Mais dans l’idéal, il n’y aurait pas d’affrontement, ni de fuite, mais dialogue et alliance. Par le rappel de ce qu’il avait appris plus jeune, l’alliance millénaire entre leurs deux peuples depuis Sigmar et les liens très forts toujours maintenus depuis avec les nains, surtout pendant la Tempête du Chaos, les liens forts entre Karl Franz et Thorgrim le Rancunier ayant encore renforcé cette amitié. Il espérait également que par la mention de l’honneur, valeur qu’on attachait souvent aux nains, il les toucherait. Après tout, attaquer des messages pacifiques, à cinq contre deux, ce n’était pas très honorable.
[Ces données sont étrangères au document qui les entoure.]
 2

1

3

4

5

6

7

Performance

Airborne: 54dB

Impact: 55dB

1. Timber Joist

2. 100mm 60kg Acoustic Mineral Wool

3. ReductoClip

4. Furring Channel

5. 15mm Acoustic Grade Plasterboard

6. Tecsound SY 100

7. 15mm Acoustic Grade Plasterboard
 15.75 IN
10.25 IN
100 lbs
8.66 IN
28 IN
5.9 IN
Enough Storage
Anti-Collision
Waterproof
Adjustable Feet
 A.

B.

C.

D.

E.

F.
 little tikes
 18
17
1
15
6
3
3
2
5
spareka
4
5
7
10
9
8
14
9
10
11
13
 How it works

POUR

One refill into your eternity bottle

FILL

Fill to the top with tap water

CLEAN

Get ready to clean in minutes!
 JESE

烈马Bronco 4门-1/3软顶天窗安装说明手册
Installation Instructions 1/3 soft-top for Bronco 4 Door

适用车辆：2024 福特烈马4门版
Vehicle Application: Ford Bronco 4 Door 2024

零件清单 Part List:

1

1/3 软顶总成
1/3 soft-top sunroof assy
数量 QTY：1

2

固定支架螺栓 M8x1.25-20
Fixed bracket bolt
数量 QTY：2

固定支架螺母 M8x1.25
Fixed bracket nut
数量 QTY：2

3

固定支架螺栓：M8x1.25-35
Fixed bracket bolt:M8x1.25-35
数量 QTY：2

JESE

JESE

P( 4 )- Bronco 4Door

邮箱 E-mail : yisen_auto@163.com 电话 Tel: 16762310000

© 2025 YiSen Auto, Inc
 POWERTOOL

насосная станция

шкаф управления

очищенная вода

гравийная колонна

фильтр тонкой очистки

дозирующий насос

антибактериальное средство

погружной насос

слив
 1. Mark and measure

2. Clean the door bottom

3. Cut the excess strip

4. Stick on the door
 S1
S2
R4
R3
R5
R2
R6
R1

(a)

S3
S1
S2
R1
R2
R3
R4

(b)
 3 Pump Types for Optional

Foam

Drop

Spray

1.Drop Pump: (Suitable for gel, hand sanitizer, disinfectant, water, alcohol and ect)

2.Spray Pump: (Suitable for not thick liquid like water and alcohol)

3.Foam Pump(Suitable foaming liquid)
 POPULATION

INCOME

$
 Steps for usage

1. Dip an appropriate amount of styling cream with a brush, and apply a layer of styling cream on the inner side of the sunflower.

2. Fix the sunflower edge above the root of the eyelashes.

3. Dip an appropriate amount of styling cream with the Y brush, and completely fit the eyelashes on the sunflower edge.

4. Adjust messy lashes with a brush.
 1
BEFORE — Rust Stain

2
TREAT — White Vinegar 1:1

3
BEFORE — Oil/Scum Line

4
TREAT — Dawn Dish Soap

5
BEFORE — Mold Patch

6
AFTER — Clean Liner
Evidemment, le caporal ostlander n’était pas idéaliste au point d’être aveuglé. Il restait extrêmement prudent, la main sur la fusée de « Devoir », prêt à dégainer si la négociation échouait. Il était également prêt à faire volte-face et à courir si cela paraissait envisageable pour lui et Tars. Il donnerait des ordres à ses hommes en fonction de l’évolution de la situation, de la tournure que prendraient les choses. Pour l’instant, tant qu’il y avait encore un espoir d’éviter la confrontation, il jouerait cette carte. Mais si les choses devaient dégénérer, alors il faudrait prier Myrmidia et l’honorer en combattant, ou choisir l’option de la fuite si elle paraissait viable. A sept contre cinq, dont 5 hommes cachés qui interviendraient par surprise -sûrement avec une petite volée de flèches à bout portant- même s’ils étaient contraints au combat, ils avaient leurs chances. Surtout, il suffirait de blesser les nains aux jambes et de décrocher dans la forêt si réellement ils étaient dominés.
Mais il fallait garder l’espoir de ne pas en arriver à cette extrémité.